Count the lines in the records below that contain the string "instances". Reply with that number alone.

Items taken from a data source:
......

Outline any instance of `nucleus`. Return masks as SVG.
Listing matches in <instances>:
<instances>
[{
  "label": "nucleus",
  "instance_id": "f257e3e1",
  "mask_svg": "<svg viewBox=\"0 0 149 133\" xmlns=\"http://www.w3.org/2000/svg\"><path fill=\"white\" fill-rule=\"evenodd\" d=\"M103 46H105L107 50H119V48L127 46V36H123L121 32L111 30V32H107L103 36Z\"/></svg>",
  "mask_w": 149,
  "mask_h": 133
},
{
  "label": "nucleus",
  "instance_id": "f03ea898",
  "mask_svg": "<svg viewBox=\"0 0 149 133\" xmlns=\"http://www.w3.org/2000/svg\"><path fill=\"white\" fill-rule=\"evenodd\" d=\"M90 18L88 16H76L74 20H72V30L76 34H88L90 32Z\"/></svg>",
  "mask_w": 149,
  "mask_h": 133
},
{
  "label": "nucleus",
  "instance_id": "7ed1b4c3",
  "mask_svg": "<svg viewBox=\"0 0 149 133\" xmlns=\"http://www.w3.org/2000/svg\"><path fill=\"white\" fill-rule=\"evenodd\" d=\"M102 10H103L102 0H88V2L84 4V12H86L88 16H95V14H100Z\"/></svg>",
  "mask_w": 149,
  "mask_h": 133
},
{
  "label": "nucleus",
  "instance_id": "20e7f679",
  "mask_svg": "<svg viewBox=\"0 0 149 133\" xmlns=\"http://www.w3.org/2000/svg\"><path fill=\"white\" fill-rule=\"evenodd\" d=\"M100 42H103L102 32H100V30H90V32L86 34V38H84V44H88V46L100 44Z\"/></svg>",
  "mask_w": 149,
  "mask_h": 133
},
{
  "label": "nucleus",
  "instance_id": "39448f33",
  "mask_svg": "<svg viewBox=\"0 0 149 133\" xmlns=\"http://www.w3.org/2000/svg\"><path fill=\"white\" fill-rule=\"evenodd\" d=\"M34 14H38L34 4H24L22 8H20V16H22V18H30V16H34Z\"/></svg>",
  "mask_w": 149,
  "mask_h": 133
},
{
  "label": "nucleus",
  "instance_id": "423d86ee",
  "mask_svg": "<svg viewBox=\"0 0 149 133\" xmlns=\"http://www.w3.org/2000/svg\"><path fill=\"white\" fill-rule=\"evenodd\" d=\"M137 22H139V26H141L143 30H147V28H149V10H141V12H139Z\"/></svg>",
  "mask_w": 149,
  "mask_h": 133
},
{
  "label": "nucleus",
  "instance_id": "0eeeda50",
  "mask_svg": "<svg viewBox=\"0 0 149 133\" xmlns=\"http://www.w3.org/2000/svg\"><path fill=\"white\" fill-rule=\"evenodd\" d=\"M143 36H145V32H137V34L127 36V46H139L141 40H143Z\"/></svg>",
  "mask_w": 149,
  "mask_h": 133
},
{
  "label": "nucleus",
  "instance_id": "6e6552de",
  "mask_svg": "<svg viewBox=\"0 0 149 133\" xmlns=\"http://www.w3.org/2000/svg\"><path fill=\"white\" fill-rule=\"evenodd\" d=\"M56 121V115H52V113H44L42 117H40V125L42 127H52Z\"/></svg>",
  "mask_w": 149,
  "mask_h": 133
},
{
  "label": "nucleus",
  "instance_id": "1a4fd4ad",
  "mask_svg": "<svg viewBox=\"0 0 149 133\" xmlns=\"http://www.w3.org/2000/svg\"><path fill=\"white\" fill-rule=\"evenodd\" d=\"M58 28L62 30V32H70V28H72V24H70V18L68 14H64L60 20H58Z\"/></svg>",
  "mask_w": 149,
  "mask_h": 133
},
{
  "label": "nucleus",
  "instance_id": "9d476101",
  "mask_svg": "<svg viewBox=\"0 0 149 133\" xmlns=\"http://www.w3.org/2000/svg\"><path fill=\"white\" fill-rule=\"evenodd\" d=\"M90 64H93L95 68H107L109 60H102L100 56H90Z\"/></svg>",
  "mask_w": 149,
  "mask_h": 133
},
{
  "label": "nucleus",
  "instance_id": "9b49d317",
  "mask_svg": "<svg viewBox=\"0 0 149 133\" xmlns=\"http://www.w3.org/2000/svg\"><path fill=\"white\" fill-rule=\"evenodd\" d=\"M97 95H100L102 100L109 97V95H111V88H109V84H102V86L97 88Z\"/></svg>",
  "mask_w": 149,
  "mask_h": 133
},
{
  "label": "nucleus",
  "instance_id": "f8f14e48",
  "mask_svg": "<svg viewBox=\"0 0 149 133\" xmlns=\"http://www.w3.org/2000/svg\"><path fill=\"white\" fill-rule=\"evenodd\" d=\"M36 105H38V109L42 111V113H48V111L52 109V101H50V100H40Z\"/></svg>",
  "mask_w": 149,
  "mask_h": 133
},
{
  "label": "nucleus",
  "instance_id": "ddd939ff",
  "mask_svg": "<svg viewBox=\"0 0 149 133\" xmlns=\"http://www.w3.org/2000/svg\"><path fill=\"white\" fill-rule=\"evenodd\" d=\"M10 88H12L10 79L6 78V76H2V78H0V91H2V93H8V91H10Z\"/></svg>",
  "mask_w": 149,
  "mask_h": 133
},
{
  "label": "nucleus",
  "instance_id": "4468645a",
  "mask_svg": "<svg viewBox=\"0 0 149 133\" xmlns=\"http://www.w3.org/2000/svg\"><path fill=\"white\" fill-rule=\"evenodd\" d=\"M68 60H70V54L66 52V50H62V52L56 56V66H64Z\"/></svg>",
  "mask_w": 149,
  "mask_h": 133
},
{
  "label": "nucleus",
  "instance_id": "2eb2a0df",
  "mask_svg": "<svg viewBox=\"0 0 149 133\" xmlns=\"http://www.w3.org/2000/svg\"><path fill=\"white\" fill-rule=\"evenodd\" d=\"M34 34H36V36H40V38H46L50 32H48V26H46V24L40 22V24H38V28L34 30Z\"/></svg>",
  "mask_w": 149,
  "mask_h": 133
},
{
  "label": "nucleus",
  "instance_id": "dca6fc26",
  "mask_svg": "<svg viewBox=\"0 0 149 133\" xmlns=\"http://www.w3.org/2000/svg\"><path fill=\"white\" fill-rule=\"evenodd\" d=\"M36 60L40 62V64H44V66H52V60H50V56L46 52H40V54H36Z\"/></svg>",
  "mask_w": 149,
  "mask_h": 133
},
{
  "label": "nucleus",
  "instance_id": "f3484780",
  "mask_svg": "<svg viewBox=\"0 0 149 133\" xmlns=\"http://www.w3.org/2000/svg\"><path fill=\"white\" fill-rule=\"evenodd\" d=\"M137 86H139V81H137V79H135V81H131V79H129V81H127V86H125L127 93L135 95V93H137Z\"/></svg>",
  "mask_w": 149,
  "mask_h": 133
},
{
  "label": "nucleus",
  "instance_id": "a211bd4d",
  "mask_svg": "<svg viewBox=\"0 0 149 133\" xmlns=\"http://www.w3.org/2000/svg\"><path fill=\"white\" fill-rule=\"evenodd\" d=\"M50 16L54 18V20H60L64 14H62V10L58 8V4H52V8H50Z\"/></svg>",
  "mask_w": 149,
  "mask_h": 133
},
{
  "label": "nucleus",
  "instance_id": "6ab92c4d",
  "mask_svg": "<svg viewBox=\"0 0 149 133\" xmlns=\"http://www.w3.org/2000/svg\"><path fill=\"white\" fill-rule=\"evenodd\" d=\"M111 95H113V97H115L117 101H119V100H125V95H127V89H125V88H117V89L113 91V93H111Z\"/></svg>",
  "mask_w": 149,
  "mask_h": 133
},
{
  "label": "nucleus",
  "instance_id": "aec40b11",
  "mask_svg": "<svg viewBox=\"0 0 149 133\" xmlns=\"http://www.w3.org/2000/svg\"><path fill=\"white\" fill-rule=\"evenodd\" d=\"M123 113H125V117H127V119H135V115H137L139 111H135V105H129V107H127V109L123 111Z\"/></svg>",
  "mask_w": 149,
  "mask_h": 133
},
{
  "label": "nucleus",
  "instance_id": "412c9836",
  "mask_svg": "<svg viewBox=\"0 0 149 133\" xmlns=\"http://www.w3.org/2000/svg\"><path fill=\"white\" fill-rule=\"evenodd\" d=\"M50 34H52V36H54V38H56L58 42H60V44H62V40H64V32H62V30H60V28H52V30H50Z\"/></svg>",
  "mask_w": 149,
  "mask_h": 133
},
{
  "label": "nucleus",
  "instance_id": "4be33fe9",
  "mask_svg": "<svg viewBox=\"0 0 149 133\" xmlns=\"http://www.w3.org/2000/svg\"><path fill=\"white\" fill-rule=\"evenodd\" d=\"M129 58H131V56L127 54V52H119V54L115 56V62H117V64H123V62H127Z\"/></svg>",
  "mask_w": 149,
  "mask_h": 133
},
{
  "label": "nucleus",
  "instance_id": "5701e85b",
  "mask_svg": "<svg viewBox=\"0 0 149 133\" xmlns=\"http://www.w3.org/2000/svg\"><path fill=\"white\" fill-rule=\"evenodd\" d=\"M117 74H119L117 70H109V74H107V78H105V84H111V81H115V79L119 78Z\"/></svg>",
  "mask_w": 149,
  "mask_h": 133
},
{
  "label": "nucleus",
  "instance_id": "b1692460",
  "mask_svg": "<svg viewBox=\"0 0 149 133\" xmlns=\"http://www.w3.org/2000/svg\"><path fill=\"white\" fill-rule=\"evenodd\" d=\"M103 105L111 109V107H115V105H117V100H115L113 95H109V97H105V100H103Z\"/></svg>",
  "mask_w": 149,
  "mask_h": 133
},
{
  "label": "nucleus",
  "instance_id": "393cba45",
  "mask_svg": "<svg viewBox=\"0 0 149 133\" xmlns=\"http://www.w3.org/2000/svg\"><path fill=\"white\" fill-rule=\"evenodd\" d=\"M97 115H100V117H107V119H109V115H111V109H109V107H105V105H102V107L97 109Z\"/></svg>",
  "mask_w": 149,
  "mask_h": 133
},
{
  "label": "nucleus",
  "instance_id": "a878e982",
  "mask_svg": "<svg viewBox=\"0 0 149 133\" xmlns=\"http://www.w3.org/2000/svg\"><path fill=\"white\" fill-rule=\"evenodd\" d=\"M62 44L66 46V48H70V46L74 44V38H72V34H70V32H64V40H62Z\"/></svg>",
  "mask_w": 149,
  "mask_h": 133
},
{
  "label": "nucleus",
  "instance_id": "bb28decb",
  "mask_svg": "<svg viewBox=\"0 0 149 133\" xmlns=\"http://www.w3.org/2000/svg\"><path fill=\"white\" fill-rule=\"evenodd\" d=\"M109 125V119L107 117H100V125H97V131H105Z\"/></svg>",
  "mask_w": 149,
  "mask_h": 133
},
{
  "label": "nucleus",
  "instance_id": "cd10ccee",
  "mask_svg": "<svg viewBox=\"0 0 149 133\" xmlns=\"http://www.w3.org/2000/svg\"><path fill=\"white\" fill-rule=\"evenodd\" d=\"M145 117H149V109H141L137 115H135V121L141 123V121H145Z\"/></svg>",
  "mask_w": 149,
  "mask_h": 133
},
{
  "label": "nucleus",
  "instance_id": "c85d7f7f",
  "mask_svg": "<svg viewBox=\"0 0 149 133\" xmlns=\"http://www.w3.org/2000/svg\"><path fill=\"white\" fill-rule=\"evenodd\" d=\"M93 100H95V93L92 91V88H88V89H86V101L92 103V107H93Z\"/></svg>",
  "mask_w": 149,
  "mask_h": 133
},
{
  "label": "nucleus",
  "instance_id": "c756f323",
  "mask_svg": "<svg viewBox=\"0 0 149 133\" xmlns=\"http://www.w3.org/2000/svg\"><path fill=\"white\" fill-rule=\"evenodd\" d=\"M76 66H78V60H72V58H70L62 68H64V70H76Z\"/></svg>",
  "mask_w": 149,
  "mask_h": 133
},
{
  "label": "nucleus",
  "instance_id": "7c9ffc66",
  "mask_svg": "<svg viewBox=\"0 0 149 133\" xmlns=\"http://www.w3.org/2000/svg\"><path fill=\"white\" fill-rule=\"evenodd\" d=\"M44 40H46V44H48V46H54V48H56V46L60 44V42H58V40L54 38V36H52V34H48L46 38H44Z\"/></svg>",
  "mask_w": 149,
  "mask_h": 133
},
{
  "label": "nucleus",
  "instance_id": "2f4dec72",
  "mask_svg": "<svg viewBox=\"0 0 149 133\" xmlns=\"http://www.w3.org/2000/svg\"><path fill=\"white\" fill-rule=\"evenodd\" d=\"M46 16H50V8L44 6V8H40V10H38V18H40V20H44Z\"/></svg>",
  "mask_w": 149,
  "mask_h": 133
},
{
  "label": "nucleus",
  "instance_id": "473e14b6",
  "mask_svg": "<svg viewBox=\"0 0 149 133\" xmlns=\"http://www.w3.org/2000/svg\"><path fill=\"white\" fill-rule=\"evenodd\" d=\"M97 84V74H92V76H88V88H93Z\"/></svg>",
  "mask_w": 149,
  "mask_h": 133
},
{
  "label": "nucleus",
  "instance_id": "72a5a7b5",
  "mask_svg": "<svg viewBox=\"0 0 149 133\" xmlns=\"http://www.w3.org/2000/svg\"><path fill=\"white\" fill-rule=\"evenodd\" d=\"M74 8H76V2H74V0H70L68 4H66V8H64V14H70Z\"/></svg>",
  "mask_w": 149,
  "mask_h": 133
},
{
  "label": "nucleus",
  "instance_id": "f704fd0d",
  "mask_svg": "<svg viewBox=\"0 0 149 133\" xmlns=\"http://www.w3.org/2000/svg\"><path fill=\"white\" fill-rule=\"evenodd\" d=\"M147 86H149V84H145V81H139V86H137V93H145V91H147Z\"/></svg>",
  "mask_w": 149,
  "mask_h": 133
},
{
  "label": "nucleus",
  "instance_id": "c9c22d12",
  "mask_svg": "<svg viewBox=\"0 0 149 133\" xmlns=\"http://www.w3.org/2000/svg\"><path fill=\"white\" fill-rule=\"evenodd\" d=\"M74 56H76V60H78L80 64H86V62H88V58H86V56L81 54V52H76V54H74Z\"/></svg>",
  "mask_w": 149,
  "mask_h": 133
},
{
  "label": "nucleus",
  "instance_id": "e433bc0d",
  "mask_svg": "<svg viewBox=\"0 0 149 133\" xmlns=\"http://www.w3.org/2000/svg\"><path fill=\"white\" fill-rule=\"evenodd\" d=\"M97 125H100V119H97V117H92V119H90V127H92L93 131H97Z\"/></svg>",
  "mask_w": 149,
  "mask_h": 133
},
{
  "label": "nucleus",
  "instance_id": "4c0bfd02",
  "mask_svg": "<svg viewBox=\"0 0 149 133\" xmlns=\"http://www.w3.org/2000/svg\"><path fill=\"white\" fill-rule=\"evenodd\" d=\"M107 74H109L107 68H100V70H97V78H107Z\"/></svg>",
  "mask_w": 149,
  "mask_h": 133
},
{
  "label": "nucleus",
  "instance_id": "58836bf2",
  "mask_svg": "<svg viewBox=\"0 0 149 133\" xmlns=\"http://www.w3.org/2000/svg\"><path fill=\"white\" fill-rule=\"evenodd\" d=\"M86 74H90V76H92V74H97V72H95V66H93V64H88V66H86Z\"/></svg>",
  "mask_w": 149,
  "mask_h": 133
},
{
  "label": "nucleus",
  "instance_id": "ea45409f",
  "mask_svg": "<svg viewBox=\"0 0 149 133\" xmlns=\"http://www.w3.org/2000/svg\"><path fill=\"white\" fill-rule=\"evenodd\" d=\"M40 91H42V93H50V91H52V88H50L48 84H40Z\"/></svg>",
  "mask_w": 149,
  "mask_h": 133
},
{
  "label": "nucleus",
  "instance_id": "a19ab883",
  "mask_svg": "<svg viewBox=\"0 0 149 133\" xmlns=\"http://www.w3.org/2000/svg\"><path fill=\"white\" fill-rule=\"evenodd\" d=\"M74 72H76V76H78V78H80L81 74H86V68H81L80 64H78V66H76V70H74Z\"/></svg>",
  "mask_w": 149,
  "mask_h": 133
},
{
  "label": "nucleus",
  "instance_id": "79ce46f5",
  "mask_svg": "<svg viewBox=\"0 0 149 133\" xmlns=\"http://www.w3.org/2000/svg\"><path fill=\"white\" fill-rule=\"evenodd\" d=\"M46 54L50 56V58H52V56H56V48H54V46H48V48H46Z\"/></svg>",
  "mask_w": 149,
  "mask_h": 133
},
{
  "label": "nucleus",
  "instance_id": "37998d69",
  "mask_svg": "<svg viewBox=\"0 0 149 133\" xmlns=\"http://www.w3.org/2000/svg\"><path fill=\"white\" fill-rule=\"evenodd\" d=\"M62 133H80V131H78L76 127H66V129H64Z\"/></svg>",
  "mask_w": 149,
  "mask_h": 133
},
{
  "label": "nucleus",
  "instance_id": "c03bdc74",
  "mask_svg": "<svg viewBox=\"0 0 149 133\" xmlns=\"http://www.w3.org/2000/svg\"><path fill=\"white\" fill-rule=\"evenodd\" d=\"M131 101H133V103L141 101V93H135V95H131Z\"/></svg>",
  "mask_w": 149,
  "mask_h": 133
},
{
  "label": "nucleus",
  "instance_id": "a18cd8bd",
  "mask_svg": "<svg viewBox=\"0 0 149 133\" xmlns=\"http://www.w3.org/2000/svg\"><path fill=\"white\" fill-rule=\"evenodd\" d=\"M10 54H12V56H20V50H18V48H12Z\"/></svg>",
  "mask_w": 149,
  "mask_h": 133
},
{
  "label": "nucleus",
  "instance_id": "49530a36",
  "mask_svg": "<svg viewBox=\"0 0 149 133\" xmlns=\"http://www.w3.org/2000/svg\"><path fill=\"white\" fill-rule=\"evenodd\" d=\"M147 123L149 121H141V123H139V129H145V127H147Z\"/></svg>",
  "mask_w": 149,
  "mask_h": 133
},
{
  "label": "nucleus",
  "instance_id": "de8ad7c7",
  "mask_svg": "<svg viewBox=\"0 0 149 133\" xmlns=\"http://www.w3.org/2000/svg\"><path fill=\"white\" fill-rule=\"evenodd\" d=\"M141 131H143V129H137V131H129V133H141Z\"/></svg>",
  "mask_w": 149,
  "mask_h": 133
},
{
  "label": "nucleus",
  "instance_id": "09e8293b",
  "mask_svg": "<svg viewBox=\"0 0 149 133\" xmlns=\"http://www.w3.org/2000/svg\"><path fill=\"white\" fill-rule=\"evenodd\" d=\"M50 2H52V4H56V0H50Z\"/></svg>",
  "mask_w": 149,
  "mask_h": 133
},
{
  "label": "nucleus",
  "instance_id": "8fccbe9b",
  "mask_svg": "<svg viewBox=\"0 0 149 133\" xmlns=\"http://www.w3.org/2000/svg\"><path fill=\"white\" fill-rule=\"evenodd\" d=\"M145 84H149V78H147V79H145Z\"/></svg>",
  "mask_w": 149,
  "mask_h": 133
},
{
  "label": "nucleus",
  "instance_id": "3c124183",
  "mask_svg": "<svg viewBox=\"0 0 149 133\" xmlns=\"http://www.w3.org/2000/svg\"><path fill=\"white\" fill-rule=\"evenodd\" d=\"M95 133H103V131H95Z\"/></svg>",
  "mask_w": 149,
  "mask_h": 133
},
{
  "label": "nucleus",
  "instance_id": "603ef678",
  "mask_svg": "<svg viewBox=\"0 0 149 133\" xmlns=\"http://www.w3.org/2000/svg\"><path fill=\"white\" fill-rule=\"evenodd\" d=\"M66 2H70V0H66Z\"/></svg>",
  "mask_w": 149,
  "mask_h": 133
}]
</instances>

......

## Output
3